En 1910, sectores de la pequeña burguesía local y pequeños ahorradores fundaron la Caja General de Ahorros y Monte de Piedad de Santa Cruz de Tenerife, abriendo al público su primera oficina al año siguiente. En Las Palmas se creó la Caja Insular de Ahorros y M.P. a finales de los años treinta, promovida por el Cabildo Insular como respuesta a la extendida demanda de disponer también de una banca local. Asimismo, La Palma llegó a contar con su propia Caja Insular de Ahorros, promovida por el Cabildo de la Isla en los años cuarenta, aunque se fusionó con la entidad tinerfeña a mediados de los ochenta. La filosofía que acompañó la fundación de estas cajas de ahorros, y que marcó largo tiempo sus actuaciones, era la misma que inspiraba al resto de entidades de este tipo que se crearon por todo el Estado español, y en prácticamente toda Europa: la capitalización del ahorro popular para destinarlo a obras sociales y la potenciación del desarrollo local. Los excedentes de la gestión financiera se destinaron a sufragar, con mayor o menor acierto, las actividades de su Obra Benéfico Social desarrollada en todas las Islas. Las Cajas de Ahorro del Archipiélago desempeñaron un papel fundamental dentro de la economía canaria, al permitir el acceso a una financiación con bajos tipos de interés a diferentes colectivos sociales y empresariales, que de otra manera hubieran tenido más difícil adquirir bienes y servicios en las condiciones normales del mercado. Su colaboración mediante convenios con las instituciones públicas resultó también esencial durante décadas para contribuir, aunque sólo fuera un poco, a construir ciertos niveles de bienestar sociocultural en nuestra tierra.
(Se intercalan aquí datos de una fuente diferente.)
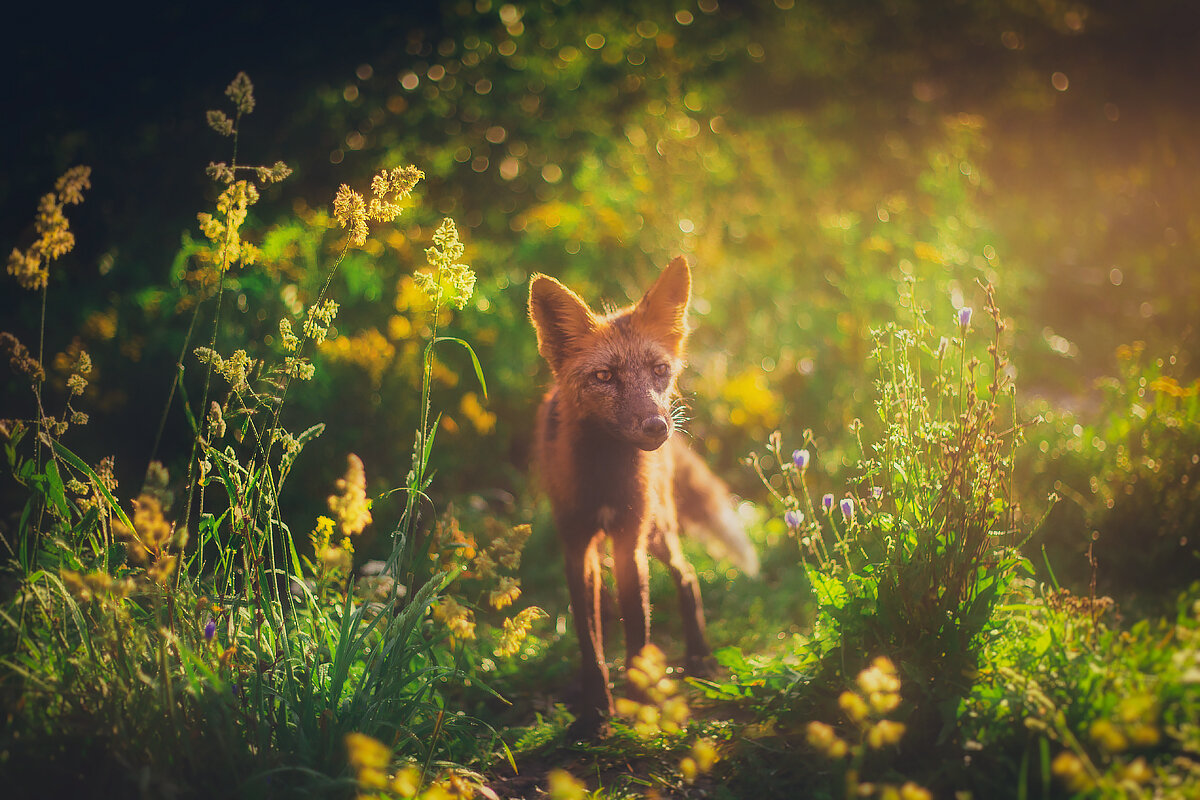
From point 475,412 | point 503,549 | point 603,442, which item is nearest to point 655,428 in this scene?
point 603,442

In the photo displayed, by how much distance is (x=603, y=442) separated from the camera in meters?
3.13

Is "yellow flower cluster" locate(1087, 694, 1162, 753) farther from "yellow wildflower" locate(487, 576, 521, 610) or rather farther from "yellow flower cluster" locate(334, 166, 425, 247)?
"yellow flower cluster" locate(334, 166, 425, 247)

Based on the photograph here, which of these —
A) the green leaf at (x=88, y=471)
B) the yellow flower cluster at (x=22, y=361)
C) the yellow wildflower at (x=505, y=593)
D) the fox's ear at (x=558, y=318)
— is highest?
the yellow flower cluster at (x=22, y=361)

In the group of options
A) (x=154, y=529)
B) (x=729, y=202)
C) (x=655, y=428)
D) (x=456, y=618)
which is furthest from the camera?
(x=729, y=202)

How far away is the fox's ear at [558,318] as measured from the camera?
3055 millimetres

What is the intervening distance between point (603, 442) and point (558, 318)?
61cm

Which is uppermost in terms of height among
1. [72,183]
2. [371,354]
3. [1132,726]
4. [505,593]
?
[72,183]

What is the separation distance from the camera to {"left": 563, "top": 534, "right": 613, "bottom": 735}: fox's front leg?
9.37 feet

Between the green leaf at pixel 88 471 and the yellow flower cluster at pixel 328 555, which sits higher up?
the green leaf at pixel 88 471

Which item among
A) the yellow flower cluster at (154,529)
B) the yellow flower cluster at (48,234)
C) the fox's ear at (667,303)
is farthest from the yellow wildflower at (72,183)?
the fox's ear at (667,303)

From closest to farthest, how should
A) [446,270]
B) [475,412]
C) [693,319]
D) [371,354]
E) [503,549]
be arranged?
[446,270] < [503,549] < [371,354] < [475,412] < [693,319]

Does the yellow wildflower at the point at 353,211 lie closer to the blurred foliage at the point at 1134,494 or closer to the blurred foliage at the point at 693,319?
the blurred foliage at the point at 693,319

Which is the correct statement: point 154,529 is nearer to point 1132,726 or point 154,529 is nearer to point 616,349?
point 616,349

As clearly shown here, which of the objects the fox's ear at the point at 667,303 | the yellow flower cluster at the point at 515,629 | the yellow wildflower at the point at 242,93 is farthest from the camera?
the fox's ear at the point at 667,303
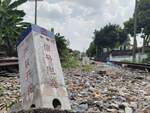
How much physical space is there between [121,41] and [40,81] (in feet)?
257

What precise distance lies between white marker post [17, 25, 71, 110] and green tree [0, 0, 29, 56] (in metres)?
14.3

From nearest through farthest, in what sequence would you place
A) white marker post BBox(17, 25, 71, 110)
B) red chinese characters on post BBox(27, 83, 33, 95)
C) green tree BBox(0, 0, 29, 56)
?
white marker post BBox(17, 25, 71, 110) → red chinese characters on post BBox(27, 83, 33, 95) → green tree BBox(0, 0, 29, 56)

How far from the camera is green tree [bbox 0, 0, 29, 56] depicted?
63.6ft

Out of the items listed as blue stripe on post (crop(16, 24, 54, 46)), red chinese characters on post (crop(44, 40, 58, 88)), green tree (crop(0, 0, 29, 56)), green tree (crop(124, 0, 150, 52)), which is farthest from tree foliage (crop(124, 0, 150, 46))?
red chinese characters on post (crop(44, 40, 58, 88))

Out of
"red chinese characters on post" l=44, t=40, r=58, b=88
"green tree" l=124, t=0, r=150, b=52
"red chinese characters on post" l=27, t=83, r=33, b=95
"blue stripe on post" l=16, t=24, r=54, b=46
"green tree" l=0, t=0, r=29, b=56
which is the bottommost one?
"red chinese characters on post" l=27, t=83, r=33, b=95

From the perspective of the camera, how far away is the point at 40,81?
480 centimetres

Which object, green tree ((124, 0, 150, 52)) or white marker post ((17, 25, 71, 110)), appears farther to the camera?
green tree ((124, 0, 150, 52))

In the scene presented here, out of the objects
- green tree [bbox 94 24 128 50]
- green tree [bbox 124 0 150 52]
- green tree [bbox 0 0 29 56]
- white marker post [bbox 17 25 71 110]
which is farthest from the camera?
green tree [bbox 94 24 128 50]

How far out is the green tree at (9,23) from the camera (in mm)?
19391

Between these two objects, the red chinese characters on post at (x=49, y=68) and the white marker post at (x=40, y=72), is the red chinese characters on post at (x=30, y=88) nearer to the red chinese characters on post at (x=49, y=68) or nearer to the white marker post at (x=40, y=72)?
the white marker post at (x=40, y=72)

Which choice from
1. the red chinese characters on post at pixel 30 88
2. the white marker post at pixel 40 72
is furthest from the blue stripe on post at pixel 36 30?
the red chinese characters on post at pixel 30 88

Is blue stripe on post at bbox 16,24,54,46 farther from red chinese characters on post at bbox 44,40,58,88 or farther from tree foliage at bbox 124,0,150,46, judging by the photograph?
tree foliage at bbox 124,0,150,46

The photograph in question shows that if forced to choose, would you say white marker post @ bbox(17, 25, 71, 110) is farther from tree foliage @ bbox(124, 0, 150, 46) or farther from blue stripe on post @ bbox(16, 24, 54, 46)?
tree foliage @ bbox(124, 0, 150, 46)

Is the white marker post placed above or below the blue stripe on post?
below
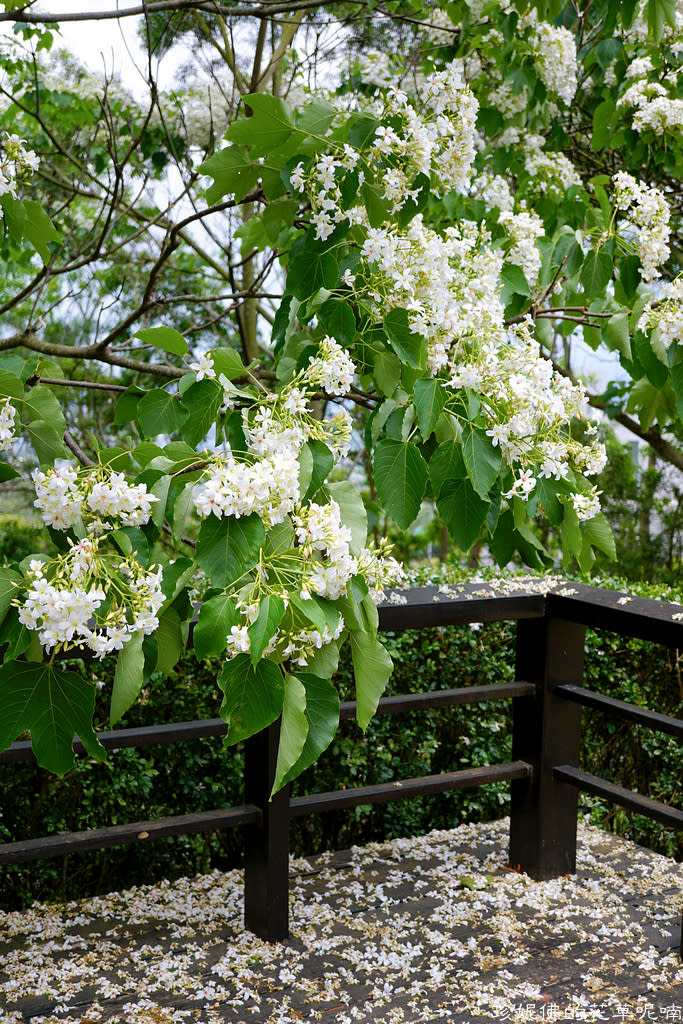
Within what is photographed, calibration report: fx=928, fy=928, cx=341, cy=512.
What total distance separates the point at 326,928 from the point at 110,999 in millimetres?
566

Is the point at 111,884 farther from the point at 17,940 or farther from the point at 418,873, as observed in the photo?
the point at 418,873

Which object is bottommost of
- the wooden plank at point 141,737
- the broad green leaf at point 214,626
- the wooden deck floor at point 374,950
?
the wooden deck floor at point 374,950

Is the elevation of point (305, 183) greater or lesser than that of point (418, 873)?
greater

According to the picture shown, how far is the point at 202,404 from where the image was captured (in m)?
1.28

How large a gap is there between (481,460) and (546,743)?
149 cm

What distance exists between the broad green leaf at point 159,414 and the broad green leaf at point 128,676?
0.45 m

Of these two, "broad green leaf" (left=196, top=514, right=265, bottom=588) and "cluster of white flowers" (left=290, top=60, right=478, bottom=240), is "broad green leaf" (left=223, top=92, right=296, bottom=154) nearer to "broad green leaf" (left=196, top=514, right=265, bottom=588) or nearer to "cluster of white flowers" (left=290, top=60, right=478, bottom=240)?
"cluster of white flowers" (left=290, top=60, right=478, bottom=240)

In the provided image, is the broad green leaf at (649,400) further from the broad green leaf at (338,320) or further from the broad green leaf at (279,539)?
the broad green leaf at (279,539)

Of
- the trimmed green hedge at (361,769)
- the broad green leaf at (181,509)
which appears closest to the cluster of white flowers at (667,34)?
the trimmed green hedge at (361,769)

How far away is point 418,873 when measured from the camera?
2.66m

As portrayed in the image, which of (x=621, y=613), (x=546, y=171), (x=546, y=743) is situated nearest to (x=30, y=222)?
(x=621, y=613)

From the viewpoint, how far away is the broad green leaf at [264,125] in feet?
4.79

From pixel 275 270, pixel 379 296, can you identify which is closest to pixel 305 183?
pixel 379 296

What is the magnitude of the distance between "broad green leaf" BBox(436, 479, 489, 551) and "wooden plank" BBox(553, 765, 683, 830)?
1.22 metres
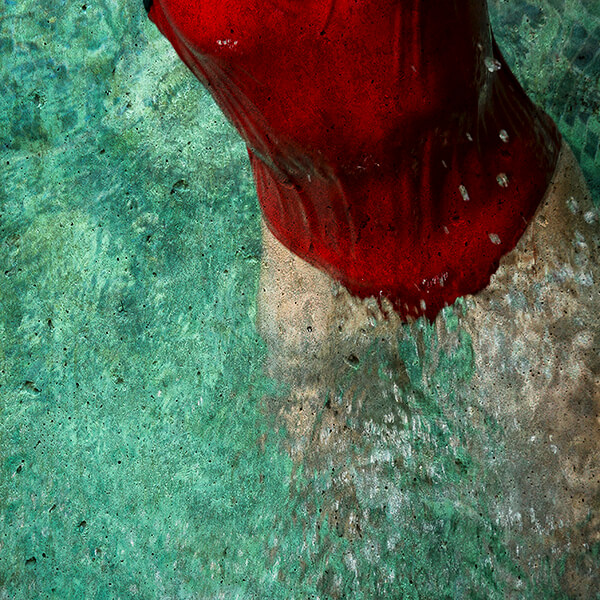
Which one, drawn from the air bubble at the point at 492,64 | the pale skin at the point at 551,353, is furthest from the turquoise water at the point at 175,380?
the air bubble at the point at 492,64

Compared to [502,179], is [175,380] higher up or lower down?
lower down

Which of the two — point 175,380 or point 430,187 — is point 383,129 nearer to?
point 430,187

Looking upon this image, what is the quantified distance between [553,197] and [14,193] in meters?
0.73

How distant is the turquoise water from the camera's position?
3.06 ft

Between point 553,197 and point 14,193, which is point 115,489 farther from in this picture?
point 553,197

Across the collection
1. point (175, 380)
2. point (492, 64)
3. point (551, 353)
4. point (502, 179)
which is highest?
point (492, 64)

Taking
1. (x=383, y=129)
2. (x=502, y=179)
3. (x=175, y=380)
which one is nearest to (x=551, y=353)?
(x=502, y=179)

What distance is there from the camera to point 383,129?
0.77m

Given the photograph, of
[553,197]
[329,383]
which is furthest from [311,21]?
[329,383]

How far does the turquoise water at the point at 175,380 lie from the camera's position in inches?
36.7

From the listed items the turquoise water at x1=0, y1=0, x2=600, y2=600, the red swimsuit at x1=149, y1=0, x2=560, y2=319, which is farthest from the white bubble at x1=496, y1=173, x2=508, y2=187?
the turquoise water at x1=0, y1=0, x2=600, y2=600

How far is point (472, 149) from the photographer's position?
2.74 ft

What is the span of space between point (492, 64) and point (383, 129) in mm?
138

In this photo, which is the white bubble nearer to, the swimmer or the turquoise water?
the swimmer
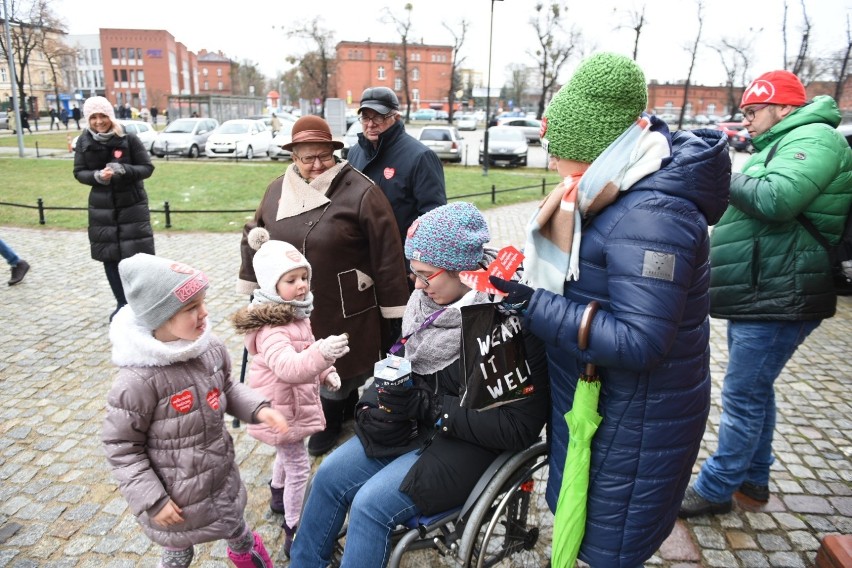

Sin embargo, esta historia en algunos casos centenaria se ‘resolvió’ de forma súbita y en muy poco tiempo nos quedamos sin Cajas de Ahorros. La de Las Palmas fue absorbida en sólo cuatro meses por Bankia, cuyos integrantes fuertes eran Caja Madrid y Bancaja, y después nacionalizada por el gobierno español, ante la pésima gestión financiera del grupo matriz; su futuro es del todo incierto. La de Santa Cruz de Tenerife, tras una breve estación intermedia en Banca Cívica, terminó siendo deglutida por CaixaBank (alter ego, como todo el mundo sabe, de La Caixa, sobre la que volveré enseguida debido a sus potentes conexiones con Canarias por otras vías no menos expeditivas). De forma que, con la débil excepción de las Cajas Rurales, nos hemos quedado sin una banca popular local, anclada al territorio. Decisiones que pueden resultar estratégicas para el devenir del Archipiélago se toman a partir de ahora en consejos de administración situados física y mentalmente en Madrid o Barcelona. Y esto no sólo ha sucedido en un lapso de tiempo sorprendentemente corto sino, lo que es más grave, sin ninguna participación ni debate público: ni en los ayuntamientos, ni en los cabildos (a pesar de que ambos tenían sus representantes en las Cajas), ni en el parlamento canario, ni en el gobierno autonómico, mucho menos en las organizaciones sociales ni entre el conjunto de la población. En efecto, son cuestiones de economía, pero también de democracia.
Las empresas que operan sectores básicos del funcionamiento social (y con rentabilidad garantizada) como la gestión del abastecimiento de agua o la recogida de los residuos urbanos son, cada vez más, privadas; pero también foráneas (por más que exhiban nombres tan ‘canarios’ como Teidagua, Canaragua, etc.): en realidad son propiedad de grandes corporaciones de capital financiero que involucra a los mayores grupos bancarios y de la construcción españoles… o de más lejos. Por ejemplo, Aguas de Barcelona es la propietaria de cada vez más empresas antes públicas y que han ido siendo privatizadas por muchos ayuntamientos de las Islas; pero su núcleo central es una gran corporación que hace negocio con la distribución y venta de agua en todo el mundo: el holding multinacional Agbar, constituido por 128 empresas, y cuyo propietario principal (algo más del 75 por ciento) es el grupo francés Suez, el mismo que promovió el canal del mismo nombre en el siglo XIX. Cada vez que se abre el grifo en las casas de muchas localidades de las Islas y, sobre todo, cada vez que se abona la factura del agua, se contribuye a exportar capital fuera de Canarias y a ‘calentar un poquito’ la Bolsa de París: da igual que el agua venga de un pozo isleño, de una galería o que haya sido desalada en la orilla de nuestra marea.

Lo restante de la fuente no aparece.